Extract provided
--- --- ---

Skip to content

Installing Software

This document describes how to install software to Savio for personal or group use. Before installing software yourself, first check if it is already provided on the cluster by running module avail as described here. Please note that some modules are listed hierarchically and will only appear on the list after their parent module has been loaded (e.g. C libraries will only appear after you’ve loaded their parent compiler.)

To instead request software to be installed or updated for use by all Savio users see our instructions here.

We also provide for general use certain large public datasets that are needed for widely-used workflows/software.

Requirements for software on Savio

Software you install on the cluster will need to:

  • Be runnable (executable) on Scientific Linux 7 (i.e. essentially Red Hat Enterprise Linux 7). Choose the x86_64 tarball where available.
  • Run in command line mode, or if graphical access is required, users will need to use the OOD Desktop app.
  • Be capable of installation without root/sudo privileges. This may involve adding command line options to installation commands or changing values in installation-related configuration files; see your vendor- or community-provided documentation for instructions.

--- --- ---

Material
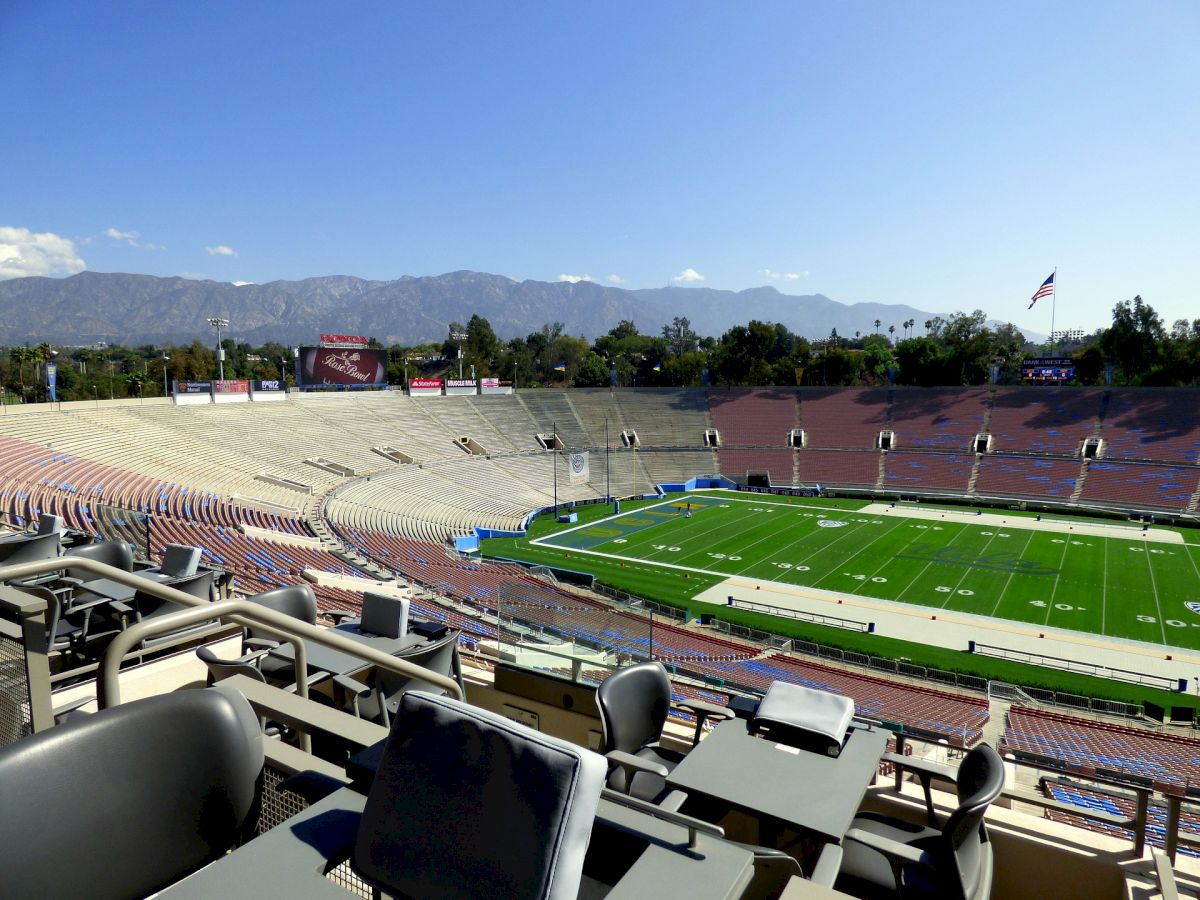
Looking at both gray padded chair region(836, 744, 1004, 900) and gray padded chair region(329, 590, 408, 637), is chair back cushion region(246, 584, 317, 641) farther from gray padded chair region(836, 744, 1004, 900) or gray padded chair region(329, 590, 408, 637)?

--- --- ---

Work to do
1: Answer these questions about the Savio software installation page:
(a) What command should be run to check whether software is already provided on the cluster?
(b) On which operating system must installed software be runnable?
(c) What must users use if their software requires graphical access?
2: Carry on writing the Savio software installation page from the point where it stops.
The material placed after the Savio software installation page is separate from it.

Task results
1:
(a) module avail
(b) Scientific Linux 7 (essentially Red Hat Enterprise Linux 7)
(c) The OOD Desktop app

2:
  • Be capable of installation in the storage space you have available. (For instance, the source code, intermediate products of installation scripts, and installed binaries must fit within your 10 GB space provided for your HOME directory, or within a group directory if the software is to be shared with other members of your group.)
  • If compiled from source, be capable of being built using the compiler suites on Savio (GCC and Intel), or via user-installed compilers.
  • Be capable of running without a persistent database running on Savio. An externally hosted database, to which your software on Savio connects, is OK. So is a database that is run on Savio only during execution of your job(s), which is populated by reading files from disk and whose state is saved (if necessary) by exporting the database state to files on disk.
  • If commercial or otherwise license-restricted, come with a license that permits cluster usage (multi-core, and potentially multi-node), as well as a license enforcement mechanism (if any) that's compatible with the Savio environment.

If your software has installation dependencies – such as libraries, interfaces, or modules – first check whether they are already provided on the cluster before installing them yourself. Make sure that you've first loaded the relevant compiler, interpreted language, or application before examining the list of provided software, because that list is dynamically adjusted based on your current environment.

Installation location

The most important part of installing software on Savio is identifying where you should install it and how you should modify the installation script to point to the right location.

If you are installing software exclusively for your use, you can install it in your HOME directory (/global/home/users/YOUR-USER-NAME).

To install software for your whole group to use, you should install it in your group directory (/global/home/groups/YOUR-GROUP-NAME). If your group does not have a shared directory defined yet, please email brc-hpc-help@berkeley.edu.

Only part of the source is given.